1916 Rising surrender letter to leave Ireland
1916 Rising surrender letter to leave Ireland


There have been protests after a surrender letter written by Easter Rising commander Padraig Pearse three days before his execution was placed for auction and is now set to leave Ireland after failing to sell.

As the lot number was called at auction in Dublin, Sinn Fein councillor Micheal Mac Donncha stood up to protest at the sale. “This is a disgrace,” he said. “This is one of the most important documents in Irish history and here we are today in the centenary of the 1916 Rising and it’s on open sale to the highest bidder”.

In the letter Pearse wrote: “In order to prevent further slaughter of the civil population and in the hope of saving the lives of our followers, the members of the provisional government present at headquarters have decided on an unconditional surrender, and commandants or officers commanding districts will order their commands to lay down arms.”

The letter is signed: “P.H. Pearse, Dublin, 30th April 1916.” If it had sold, it would have been the most expensive work of art or historical item ever sold at auction in Ireland.

Earlier, about 15 people took part in a protest outside the auction and there was a small Garda presence. There were 11 bids starting at over half a million euro before the document was withdrawn after less than three minutes.

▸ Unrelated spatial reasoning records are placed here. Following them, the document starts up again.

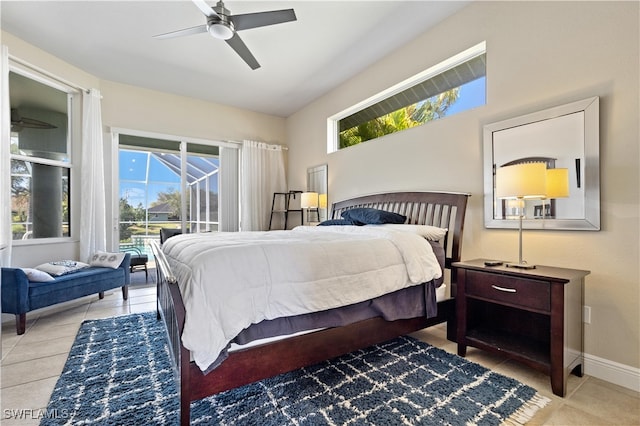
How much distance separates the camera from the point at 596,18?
2045mm

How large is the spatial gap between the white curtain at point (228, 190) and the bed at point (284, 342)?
3239 millimetres

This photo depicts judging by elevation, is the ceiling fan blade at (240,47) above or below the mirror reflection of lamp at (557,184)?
above

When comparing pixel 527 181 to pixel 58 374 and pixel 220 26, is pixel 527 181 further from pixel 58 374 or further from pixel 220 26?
pixel 58 374

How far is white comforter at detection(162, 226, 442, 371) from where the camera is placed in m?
1.39

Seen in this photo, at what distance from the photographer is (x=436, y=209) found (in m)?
3.06

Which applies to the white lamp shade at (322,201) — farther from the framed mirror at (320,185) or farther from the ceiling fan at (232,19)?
the ceiling fan at (232,19)

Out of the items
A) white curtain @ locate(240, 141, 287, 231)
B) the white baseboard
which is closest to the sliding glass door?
white curtain @ locate(240, 141, 287, 231)

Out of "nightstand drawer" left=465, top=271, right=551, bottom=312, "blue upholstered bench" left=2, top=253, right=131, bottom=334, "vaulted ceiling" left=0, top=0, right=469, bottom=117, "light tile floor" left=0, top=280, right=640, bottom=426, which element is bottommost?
"light tile floor" left=0, top=280, right=640, bottom=426

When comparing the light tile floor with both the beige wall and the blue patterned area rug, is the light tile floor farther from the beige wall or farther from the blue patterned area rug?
the beige wall

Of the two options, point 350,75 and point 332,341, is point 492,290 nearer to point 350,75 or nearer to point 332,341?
point 332,341

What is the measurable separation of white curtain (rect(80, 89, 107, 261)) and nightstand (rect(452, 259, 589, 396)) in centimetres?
461

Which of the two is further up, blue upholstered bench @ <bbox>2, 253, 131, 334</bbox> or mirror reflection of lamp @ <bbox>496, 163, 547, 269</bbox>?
mirror reflection of lamp @ <bbox>496, 163, 547, 269</bbox>

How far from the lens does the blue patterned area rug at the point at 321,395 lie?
1540 millimetres

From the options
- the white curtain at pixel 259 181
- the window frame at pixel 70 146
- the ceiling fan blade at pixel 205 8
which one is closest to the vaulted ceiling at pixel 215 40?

Adam’s Auctioneers, who had described the letter as “the most significant Irish document to be offered for sale”, said the oversees owner of the letter was disappointed the Dublin government did not bid.

The letter, which was hand-delivered to Captain Garry Holohan by Capuchin priest Father Columbus Murphy just prior to the end of the 1916 Rising, has been in the hands of a private collector since 2005. Captain Holohan, who was in charge of the Four Courts command, ceased hostilities and surrendered after reading the document.

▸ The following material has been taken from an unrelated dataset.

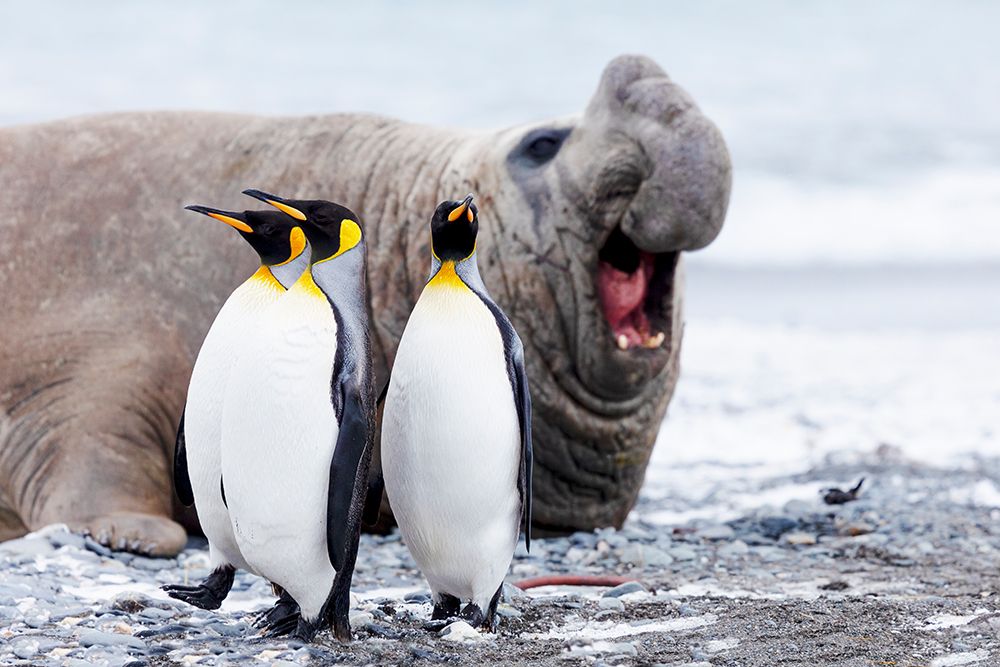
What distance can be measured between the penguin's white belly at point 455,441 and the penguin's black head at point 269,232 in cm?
41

Fr Adrian Curran, who is the provincial minister for the Cupuchin Order in Ireland, wrote that the document was once in the possession of Fr Murphy. It was in the Order’s archives but later removed “by persons unknown”.

“The Capuchin Order regrets to state that this document was later alienated by persons unknown from the archives of the order without the authorisation of its superiors and put up for sale,” Fr Curran wrote.

According to Adam’s, the Pearse letter passed from Br Columbus OFM to Br Conrad OFM who “gifted it to the father” of one vendor in the 1960s. It was then inherited in the 1980s and thereafter it was sold by auction in 2005, only after efforts to sell it to the State failed, the auctioneer claimed. It has been reported that the asking price at that time was far less, at 50,000 euro.

Commenting on the letter, Diarmaid Ferriter, professor of modern Irish history at University College Dublin said in his opinion it belonged to the Capuchins and should be withdrawn from auction.

“When a Capuchin joins the order they commit that any material generated as a result of their work is the property of the Capuchins. This letter clearly falls in to that category,” he said.

“It was, we are told, ‘inherited in the 1980s’ and then sold. Inherited by whom? And why was it sold? And what of the appropriateness and morality of that, not to mention what it says about patriotism? We are entitled to answers to those questions.”

Prof Ferriter said there was a need for “much more probing” of the way in which documents of this importance became privatised and sold for investment and profit.

On Tuesday, addressing similar concerns raised by Sinn Fein leader Gerry Adams, 26 County Taoiseach Enda Kenny confirmed his government had no intention of purchasing the document.